As I lay there, feeling him slowly soften inside me, feeling his fingers stroke lazy, possessive circles over the small of my back, one terrifying, breathtaking thought crystallized in my mind.
This wasn’t just about sex anymore. Not even close.
The first thing that struck me was the weight of his arm draped around my waist. Damian lay asleep, his breaths deep and rhythmic, while the morning light streamed through a narrow gap in the blackout curtains, spilling softly across his bare shoulder.
He felt warm and solid, an embodiment of comfort I had been reluctant to acknowledge until now. For a brief moment, I remained still, allowing myself to forget everything else. Just two people sharing one hotel room—no baggage, past, or lies lingering between us.
My phone buzzed faintly on the nightstand. Work emails. A client confirmation. Real life waiting just beyond the soft cocoon of tangled sheets and skin.
I slipped carefully out from under his arm, grabbing the thin hotel robe and wrapping it around myself as I padded across the carpet toward the small sitting area. I wasn’t ready to start the day yet. I just needed a moment to collect my random thoughts.
A sleek tablet rested on the coffee table—Damian’s, unmistakably.

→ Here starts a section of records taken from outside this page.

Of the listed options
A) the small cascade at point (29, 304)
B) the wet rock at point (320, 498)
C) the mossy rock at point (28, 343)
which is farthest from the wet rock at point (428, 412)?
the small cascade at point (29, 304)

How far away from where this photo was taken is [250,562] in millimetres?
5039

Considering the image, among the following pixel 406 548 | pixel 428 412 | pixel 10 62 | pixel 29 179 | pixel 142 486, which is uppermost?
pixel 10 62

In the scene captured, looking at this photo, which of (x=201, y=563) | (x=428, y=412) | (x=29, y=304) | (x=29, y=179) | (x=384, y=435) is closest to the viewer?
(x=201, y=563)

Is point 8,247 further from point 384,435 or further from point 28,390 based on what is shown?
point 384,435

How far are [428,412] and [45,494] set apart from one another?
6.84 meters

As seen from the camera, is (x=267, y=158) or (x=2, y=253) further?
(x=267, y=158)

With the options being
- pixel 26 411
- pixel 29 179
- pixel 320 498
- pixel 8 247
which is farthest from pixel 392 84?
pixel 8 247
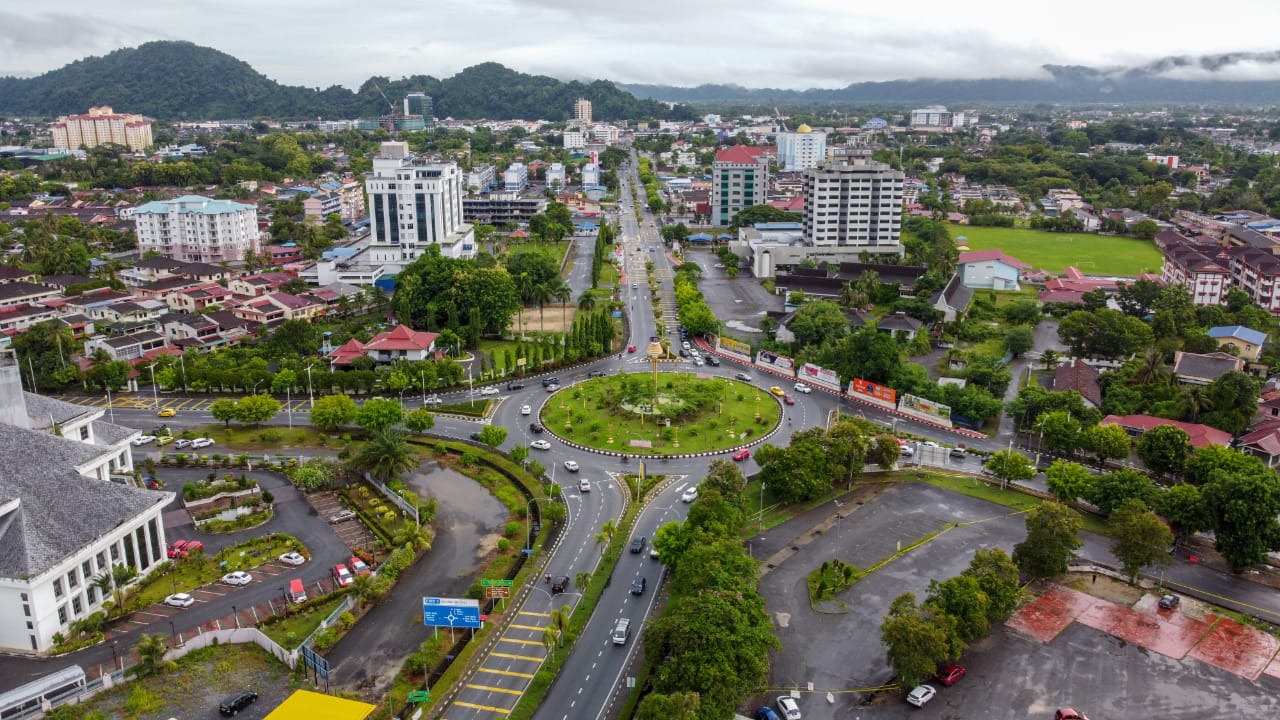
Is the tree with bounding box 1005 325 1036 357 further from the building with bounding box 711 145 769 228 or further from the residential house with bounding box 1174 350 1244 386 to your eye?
the building with bounding box 711 145 769 228

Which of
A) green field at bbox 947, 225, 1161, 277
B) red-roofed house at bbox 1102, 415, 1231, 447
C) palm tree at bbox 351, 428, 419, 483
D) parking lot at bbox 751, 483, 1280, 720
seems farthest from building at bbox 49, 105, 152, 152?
parking lot at bbox 751, 483, 1280, 720

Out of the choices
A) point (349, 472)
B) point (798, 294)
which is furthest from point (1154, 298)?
point (349, 472)

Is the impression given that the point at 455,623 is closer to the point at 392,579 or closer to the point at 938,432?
the point at 392,579

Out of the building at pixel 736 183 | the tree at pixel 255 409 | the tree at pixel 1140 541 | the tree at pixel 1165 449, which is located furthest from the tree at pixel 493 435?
the building at pixel 736 183

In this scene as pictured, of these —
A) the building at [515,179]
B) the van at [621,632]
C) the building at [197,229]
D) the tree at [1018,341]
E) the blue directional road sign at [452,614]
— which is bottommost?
the van at [621,632]

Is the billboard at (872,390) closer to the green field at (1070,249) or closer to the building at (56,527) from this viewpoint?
the building at (56,527)

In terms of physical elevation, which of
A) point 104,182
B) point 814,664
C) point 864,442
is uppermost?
point 104,182

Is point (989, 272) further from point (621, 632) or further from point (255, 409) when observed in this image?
point (621, 632)
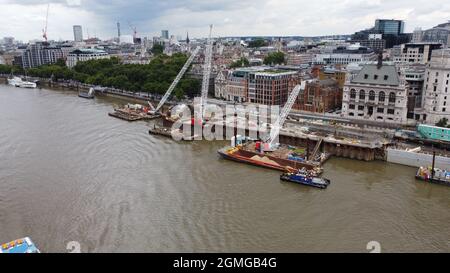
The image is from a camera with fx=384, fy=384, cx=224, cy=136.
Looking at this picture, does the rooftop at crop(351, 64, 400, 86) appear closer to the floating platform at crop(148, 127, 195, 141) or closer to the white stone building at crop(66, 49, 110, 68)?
the floating platform at crop(148, 127, 195, 141)

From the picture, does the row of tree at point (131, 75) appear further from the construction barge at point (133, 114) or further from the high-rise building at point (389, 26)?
the high-rise building at point (389, 26)

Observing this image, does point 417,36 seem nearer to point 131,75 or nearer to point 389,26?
point 389,26

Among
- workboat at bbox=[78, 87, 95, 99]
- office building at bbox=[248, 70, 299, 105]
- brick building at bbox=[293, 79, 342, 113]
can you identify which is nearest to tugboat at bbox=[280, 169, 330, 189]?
brick building at bbox=[293, 79, 342, 113]

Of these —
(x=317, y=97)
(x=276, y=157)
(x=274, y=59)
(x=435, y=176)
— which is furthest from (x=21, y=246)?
(x=274, y=59)

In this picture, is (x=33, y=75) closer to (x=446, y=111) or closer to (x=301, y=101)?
(x=301, y=101)

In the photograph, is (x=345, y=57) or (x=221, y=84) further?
(x=345, y=57)

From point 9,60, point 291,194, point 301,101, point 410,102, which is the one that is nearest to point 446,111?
point 410,102
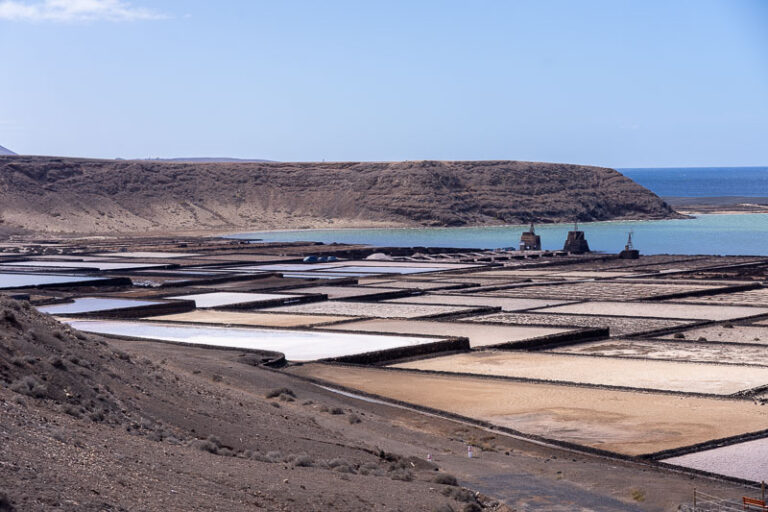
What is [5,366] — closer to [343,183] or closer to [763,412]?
[763,412]

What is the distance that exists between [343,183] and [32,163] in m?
33.4

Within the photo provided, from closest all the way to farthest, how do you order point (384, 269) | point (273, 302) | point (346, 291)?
1. point (273, 302)
2. point (346, 291)
3. point (384, 269)

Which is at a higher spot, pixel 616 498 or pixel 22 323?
pixel 22 323

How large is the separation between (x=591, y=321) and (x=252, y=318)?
10.7 metres

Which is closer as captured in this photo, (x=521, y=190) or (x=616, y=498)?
(x=616, y=498)

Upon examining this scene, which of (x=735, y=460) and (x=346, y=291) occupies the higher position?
(x=735, y=460)

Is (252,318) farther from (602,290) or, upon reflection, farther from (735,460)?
(735,460)

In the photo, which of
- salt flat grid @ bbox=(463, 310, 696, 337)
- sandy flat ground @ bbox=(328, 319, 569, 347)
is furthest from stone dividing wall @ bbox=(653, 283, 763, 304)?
sandy flat ground @ bbox=(328, 319, 569, 347)

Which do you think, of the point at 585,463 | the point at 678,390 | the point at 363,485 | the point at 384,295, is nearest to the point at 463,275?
the point at 384,295

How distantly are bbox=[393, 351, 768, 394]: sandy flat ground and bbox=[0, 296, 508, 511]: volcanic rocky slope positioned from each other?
6.43 metres

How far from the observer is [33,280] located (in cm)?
4938

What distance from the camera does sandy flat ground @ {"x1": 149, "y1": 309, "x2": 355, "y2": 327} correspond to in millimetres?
34219

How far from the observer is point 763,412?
19.5 metres

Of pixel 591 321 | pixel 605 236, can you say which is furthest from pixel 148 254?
pixel 605 236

Its screen flickered softly, a constellation of notifications illuminating the dim room.
I hadn’t intended to glance at it; I swear to God, I didn’t.
But the allure of its glow beckoned me, a siren call that tugged at my curiosity.
The top message caught my eye: a bold subject line flashing from his PR team.
URGENT: Major Donor Withdrawal – Vérité Foundation
My stomach twisted, and I blinked, pretending for half a second that I hadn’t seen it. But the email preview scrolled slowly upward on its own.